[Extract provided]:
◆ ◆ ◆ ◆
Figure 1 shows the revenue per MWh of electricity generated (£/MWh) for the most recent two financial years. For Beatrice this is the years up to 31 March 2021 and 2022. For the others it is for the two years ending 31 December 2020 and 2021. The horizontal dashed lines show the BEIS forecasts of the Levelised Cost of Energy for Offshore wind farms. The red line shows their estimate (£100/MWh) for new farms coming on stream in 2025, taken from the 2016 report. The 2016 estimate for new capacity in 2020 was £106/MWh. The green line shows the estimated cost for offshore wind farms coming on stream in 2025 (£57/MWh) taken from the 2020 report. In each case, the actual prices achieved are far higher than the estimates for new farms in 2020.
◆ ◆ ◆ ◆
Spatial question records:
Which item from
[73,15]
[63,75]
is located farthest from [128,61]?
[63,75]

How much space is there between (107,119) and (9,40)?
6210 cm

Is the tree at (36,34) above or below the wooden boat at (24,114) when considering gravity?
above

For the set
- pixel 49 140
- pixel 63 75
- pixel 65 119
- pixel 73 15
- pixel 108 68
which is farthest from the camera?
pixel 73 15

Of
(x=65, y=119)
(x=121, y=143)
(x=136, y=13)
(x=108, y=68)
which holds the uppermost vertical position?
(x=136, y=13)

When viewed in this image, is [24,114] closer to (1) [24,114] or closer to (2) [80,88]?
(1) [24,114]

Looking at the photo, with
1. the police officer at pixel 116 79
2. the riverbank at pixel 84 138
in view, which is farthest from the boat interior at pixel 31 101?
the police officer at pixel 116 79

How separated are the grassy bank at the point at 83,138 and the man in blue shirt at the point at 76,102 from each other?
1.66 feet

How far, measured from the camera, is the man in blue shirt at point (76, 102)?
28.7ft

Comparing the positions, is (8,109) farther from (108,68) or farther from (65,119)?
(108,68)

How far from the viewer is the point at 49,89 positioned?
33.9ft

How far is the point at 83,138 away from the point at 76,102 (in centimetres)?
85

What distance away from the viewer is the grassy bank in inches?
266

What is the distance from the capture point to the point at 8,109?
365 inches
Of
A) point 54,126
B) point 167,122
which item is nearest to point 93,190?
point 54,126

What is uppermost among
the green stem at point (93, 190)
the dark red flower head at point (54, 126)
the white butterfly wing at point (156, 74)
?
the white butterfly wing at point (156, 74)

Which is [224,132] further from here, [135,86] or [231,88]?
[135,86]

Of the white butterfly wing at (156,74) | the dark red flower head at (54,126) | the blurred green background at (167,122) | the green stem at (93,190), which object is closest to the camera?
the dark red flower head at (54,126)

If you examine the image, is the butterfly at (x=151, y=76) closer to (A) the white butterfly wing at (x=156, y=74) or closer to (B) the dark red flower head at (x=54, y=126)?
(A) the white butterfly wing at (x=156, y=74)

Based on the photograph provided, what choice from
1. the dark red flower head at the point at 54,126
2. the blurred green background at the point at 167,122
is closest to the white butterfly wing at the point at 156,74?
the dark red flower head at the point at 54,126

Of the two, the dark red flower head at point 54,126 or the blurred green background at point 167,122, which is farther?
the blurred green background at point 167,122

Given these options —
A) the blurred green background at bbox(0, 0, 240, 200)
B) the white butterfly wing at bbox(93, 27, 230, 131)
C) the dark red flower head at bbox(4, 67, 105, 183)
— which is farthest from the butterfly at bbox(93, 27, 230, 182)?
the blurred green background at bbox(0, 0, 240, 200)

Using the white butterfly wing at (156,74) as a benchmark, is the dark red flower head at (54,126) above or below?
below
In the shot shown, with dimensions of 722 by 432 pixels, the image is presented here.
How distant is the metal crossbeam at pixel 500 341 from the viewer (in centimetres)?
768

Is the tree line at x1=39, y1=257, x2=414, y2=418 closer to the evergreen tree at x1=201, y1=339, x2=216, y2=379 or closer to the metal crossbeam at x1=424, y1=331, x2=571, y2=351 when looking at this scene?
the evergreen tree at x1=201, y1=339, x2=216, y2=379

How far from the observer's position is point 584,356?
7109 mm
◆ ◆ ◆ ◆
[Task set]:
**1)** In the passage on offshore wind farm revenue, reproduce the stretch from "Figure 1 shows" through "farms in 2020.".
**2)** Carry on the passage about offshore wind farm revenue per MWh from where it stops.

[Solved tasks]:
**1)**
Figure 1 shows the revenue per MWh of electricity generated (£/MWh) for the most recent two financial years. For Beatrice this is the years up to 31 March 2021 and 2022. For the others it is for the two years ending 31 December 2020 and 2021. The horizontal dashed lines show the BEIS forecasts of the Levelised Cost of Energy for Offshore wind farms. The red line shows their estimate (£100/MWh) for new farms coming on stream in 2025, taken from the 2016 report. The 2016 estimate for new capacity in 2020 was £106/MWh. The green line shows the estimated cost for offshore wind farms coming on stream in 2025 (£57/MWh) taken from the 2020 report. In each case, the actual prices achieved are far higher than the estimates for new farms in 2020.

**2)**
Figure 1 – Revenue per MWh generated by Year for Selected Offshore Windfarms
To some extent, this is to be expected because the Government is anticipating improvements in technology to bring costs down in the future. Sheringham Shoal came on stream in September 2012, Dudgeon in February 2017, Beatrice in July 2018 and East Anglia One in July 2020. Looking at Dudgeon, Beatrice and East Anglia One, it does look like there is a general trend downwards in the price of electricity sold for the more recent wind farms. However, East Anglia One that came into operation in 2020, received prices for its electricity 18.8% more expensive than the Government forecast in 2016 for new wind farms in 2020. Moreover, because the CfD contracts are index linked, the prices per MWh rise year on year.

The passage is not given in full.